Internationalization and Localization

Genshi provides basic supporting infrastructure for internationalizing and localizing templates. That includes functionality for extracting localizable strings from templates, as well as a template filter that can apply translations to templates as they get rendered.

This support is based on gettext message catalogs and the gettext Python module. The extraction process can be used from the API level, or through the front-ends implemented by the Babel project, for which Genshi provides a plugin.

1   Basics

The simplest way to internationalize and translate templates would be to wrap all localizable strings in a gettext() function call (which is often aliased to _() for brevity). In that case, no extra template filter is required.

<p>${_("Hello, world!")}</p>

However, this approach results in significant “character noise” in templates, making them harder to read and preview.

The genshi.filters.Translator filter allows you to get rid of the explicit gettext function calls, so you can continue to just write:

<p>Hello, world!</p>

This text will still be extracted and translated as if you had wrapped it in a _() call.


For parameterized or pluralizable messages, you need to continue using the appropriate gettext functions.

You can control which tags should be ignored by this process; for example, it doesn't really make sense to translate the content of the HTML <script></script> element. Both <script> and <style> are excluded by default.

Attribute values can also be automatically translated. The default is to consider the attributes abbr, alt, label, prompt, standby, summary, and title, which is a list that makes sense for HTML documents. Of course, you can tell the translator to use a different set of attribute names, or none at all.

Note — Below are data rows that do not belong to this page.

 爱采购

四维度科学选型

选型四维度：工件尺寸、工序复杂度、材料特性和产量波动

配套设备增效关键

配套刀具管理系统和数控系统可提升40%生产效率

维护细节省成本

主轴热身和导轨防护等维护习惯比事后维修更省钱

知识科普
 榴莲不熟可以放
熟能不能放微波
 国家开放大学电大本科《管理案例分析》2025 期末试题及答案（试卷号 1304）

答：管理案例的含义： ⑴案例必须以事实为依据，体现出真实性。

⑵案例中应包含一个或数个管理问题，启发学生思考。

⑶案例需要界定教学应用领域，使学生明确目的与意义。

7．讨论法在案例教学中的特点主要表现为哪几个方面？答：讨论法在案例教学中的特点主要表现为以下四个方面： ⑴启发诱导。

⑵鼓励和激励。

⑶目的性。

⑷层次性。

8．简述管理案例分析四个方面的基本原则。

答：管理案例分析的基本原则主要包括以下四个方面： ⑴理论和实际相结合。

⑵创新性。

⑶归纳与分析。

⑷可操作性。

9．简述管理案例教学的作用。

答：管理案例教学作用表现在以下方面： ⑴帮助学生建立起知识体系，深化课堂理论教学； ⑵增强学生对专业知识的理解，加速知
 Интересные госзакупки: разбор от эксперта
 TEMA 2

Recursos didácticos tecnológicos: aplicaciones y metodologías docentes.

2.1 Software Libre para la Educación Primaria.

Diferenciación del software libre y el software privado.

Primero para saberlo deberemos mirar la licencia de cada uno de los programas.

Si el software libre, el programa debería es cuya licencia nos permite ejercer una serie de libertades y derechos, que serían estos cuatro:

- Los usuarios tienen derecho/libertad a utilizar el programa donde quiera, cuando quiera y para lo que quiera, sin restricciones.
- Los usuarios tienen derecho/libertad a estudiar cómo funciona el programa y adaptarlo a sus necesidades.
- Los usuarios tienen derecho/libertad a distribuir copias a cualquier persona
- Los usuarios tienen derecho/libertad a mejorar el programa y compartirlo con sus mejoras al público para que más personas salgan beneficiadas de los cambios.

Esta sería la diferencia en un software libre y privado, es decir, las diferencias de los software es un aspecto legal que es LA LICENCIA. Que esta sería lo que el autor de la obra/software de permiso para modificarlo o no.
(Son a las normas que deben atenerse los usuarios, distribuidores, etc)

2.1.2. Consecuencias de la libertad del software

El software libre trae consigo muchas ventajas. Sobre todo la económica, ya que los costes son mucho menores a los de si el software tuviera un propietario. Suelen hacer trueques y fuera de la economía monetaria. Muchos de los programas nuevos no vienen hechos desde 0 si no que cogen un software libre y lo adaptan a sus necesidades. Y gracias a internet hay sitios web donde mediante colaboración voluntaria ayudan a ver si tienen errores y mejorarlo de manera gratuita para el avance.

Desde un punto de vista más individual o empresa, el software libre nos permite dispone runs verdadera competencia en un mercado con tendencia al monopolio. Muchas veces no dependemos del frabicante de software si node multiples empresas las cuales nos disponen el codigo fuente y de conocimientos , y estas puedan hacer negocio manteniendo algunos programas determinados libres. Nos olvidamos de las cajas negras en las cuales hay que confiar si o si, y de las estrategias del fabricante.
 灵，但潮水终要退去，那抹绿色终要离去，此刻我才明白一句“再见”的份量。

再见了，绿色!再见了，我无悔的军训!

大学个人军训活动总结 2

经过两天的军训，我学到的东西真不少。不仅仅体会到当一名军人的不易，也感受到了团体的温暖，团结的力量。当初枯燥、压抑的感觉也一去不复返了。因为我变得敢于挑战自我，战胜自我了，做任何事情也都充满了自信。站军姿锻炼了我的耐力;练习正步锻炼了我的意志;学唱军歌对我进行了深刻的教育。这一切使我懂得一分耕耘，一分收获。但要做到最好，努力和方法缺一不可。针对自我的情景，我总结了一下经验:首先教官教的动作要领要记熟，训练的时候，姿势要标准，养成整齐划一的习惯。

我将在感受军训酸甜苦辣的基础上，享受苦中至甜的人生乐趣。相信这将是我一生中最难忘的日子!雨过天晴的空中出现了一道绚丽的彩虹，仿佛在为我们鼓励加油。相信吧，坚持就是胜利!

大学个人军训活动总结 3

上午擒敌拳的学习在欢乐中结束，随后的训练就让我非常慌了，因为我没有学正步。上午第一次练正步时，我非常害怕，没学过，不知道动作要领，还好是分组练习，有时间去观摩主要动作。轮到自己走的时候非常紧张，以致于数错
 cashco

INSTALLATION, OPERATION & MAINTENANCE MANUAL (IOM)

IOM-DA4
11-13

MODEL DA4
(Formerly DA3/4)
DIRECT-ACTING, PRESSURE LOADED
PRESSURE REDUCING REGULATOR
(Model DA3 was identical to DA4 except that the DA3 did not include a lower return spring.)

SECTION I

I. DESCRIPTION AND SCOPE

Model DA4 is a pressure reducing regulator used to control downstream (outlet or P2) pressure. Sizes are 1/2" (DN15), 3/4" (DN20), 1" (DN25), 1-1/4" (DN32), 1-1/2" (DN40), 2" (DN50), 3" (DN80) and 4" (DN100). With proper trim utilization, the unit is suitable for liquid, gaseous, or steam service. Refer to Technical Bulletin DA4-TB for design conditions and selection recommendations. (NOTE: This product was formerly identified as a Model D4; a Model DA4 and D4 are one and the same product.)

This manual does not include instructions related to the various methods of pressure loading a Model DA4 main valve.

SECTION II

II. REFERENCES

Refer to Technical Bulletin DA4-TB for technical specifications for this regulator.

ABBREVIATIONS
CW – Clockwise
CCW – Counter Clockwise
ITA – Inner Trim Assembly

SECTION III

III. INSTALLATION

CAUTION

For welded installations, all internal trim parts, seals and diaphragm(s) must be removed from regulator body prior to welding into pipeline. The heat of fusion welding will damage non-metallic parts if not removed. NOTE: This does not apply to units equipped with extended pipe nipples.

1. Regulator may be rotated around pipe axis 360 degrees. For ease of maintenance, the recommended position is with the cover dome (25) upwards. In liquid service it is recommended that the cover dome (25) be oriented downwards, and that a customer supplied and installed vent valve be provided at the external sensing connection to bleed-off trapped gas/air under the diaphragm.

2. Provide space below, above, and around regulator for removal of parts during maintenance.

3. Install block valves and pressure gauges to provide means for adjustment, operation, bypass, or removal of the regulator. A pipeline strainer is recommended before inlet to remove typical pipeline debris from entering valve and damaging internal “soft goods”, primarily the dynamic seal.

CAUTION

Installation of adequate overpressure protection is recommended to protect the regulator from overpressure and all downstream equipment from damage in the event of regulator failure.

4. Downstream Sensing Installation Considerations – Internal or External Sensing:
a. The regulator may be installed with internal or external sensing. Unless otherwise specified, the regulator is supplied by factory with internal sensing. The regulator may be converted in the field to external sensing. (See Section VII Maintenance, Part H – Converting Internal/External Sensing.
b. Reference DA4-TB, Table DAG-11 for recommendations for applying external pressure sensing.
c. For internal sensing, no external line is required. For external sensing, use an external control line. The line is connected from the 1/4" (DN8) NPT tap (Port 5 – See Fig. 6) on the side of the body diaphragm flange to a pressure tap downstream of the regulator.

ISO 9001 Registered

In addition, you can control automatic translation in your templates using the xml:lang attribute. If the value of that attribute is a literal string, the contents and attributes of the element will be ignored:

<p xml:lang="en">Hello, world!</p>

On the other hand, if the value of the xml:lang attribute contains a Python expression, the element contents and attributes are still considered for automatic translation:

<html xml:lang="$locale">

2   Extraction

The Translator class provides a class method called extract, which is a generator yielding all localizable strings found in a template or markup stream. This includes both literal strings in text nodes and attribute values, as well as strings in gettext() calls in embedded Python code. See the API documentation for details on how to use this method directly.

This functionality is integrated into the message extraction framework provided by the Babel project. Babel provides a command-line interface as well as commands that can be used from setup.py scripts using Setuptools or Distutils.

The first thing you need to do to make Babel extract messages from Genshi templates is to let Babel know which files are Genshi templates. This is done using a “mapping configuration”, which can be stored in a configuration file, or specified directly in your setup.py.

In a configuration file, the mapping may look like this:

# Python souce
# Genshi templates
include_attrs = title
template_class = genshi.template.TextTemplate
encoding = latin-1

Please consult the Babel documentation for details on configuration.

If all goes well, running the extraction with Babel should create a POT file containing the strings from your Genshi templates and your Python source files.


Genshi currently does not support “translator comments”, i.e. text in template comments that would get added to the POT file. This support may or may not be added in future versions.

2.1   Configuration Options

The Genshi extraction plugin for Babel supports the following options:

2.1.1   template_class

The concrete Template class that the file should be loaded with. Specify the package/module name and the class name, separated by a colon.

The default is to use genshi.template:MarkupTemplate, and you'll want to set it to genshi.template:TextTemplate for text templates.

2.1.2   encoding

The encoding of the template file. This is only used for text templates. The default is to assume “utf-8”.

2.1.3   include_attrs

Comma-separated list of attribute names that should be considered to have localizable values. Only used for markup templates.

2.1.4   ignore_tags

Comma-separated list of tag names that should be ignored. Only used for markup templates.

2.1.5   extract_text

Whether text outside explicit gettext function calls should be extracted. By default, any text nodes not inside ignored tags, and values of attribute in the include_attrs list are extracted. If this option is disabled, only strings in gettext function calls are extracted.


If you disable this option, it's not necessary to add the translation filter as described above. You only need to make sure that the template has access to the gettext functions it uses.

3   Translation

If you have prepared MO files for use with Genshi using the appropriate tools, you can access the message catalogs with the gettext Python module. You'll probably want to create a gettext.GNUTranslations instance, and make the translation functions it provides available to your templates by putting them in the template context.

The Translator filter needs to be added to the filters of the template (applying it as a stream filter will likely not have the desired effect). Furthermore it needs to be the first filter in the list, including the internal filters that Genshi adds itself:

from genshi.filters import Translator
from genshi.template import MarkupTemplate
template = MarkupTemplate("...")
template.filters.insert(0, Translator(translations.ugettext))

If you're using TemplateLoader, you should specify a callback function in which you add the filter:

from genshi.filters import Translator
from genshi.template import TemplateLoader
def template_loaded(template):
    template.filters.insert(0, Translator(translations.ugettext))
loader = TemplateLoader('templates', callback=template_loaded)
template = loader.load("...")

This approach ensures that the filter is not added everytime the template is loaded, and thus being applied multiple times.